Die SPD-Politikerin vom Geburtsjahrgang 1950 ist noch jung im Landtag. Am 4. Januar 1999 war sie über die Liste nachgerückt. 1990 hatte Gisela Lehwald schon einmal für das Parlament kandidiert. "Aber Sie wissen ja, ich komme aus dem Kreis Olpe, einem rabenschwarzen Landstrich." Dort muss man als Sozialdemokrat gemeinhin auf die Zugkraft der Liste vertrauen. Und so hatte denn damals die junge Frau von Dezember 1994 bis Mai 1995 schon einmal als Nachrückerin Landtagsluft schnuppern können.

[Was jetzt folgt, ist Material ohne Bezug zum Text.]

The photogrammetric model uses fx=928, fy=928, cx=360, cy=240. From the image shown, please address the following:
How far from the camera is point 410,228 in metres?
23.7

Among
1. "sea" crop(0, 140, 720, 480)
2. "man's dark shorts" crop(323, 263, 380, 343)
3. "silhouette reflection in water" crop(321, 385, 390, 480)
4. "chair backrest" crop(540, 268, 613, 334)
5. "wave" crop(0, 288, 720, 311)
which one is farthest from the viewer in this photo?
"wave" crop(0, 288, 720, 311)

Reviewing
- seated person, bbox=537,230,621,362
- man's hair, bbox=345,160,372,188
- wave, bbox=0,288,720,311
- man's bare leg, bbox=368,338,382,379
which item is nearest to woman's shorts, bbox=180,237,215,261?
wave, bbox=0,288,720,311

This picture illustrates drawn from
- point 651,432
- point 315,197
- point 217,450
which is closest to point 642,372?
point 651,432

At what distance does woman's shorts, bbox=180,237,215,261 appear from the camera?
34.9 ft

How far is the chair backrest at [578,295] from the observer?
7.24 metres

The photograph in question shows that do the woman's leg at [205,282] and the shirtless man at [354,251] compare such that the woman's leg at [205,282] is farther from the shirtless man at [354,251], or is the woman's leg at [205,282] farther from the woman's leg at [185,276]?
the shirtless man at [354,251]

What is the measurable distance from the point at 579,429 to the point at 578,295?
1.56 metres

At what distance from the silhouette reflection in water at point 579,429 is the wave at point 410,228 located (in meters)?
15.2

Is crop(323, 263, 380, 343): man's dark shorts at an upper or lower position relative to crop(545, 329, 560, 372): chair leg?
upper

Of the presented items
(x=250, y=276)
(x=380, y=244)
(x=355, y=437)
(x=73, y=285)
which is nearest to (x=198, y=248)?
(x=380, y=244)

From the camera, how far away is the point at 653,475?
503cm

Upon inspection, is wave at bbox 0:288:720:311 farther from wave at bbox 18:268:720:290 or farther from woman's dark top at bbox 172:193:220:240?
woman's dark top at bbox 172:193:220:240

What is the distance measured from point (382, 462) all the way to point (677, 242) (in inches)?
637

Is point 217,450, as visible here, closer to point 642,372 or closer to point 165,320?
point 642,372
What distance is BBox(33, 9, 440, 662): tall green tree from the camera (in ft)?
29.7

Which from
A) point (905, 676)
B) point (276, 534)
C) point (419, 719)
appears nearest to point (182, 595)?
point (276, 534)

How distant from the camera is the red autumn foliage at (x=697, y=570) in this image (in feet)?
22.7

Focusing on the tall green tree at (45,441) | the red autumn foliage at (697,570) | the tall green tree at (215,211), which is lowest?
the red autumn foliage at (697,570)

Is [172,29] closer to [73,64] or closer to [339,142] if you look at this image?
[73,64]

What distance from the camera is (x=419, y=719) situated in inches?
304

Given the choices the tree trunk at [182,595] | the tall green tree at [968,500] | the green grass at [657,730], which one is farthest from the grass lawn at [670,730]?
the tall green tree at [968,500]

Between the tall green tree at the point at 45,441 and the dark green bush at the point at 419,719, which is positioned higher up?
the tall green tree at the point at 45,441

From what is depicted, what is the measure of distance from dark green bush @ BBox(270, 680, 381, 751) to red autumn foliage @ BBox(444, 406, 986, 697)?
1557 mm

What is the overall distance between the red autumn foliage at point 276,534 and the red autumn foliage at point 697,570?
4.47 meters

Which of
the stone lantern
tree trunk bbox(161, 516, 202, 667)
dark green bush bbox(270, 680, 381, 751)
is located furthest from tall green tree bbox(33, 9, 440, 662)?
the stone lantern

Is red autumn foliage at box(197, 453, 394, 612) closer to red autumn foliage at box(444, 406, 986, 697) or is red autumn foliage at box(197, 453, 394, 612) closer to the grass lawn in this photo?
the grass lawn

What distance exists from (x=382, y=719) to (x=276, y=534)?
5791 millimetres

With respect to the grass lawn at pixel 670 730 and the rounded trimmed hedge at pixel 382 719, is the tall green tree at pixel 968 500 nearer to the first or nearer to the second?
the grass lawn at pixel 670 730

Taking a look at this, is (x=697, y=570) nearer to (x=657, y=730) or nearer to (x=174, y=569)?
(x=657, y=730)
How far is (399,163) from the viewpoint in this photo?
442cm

Sie wünscht sich, einmal eine volle Legislaturperiode arbeiten zu können. Ginge es nach ihrem Mann, der zwei Kinder mit in die Ehe gebracht hat, Antiquitäten restauriert und verkauft, wären die Lehwalds schon im Ausland in Australien zum Beispiel, wohin ein jüngerer Bruder der Lennestädterin ausgewandert ist.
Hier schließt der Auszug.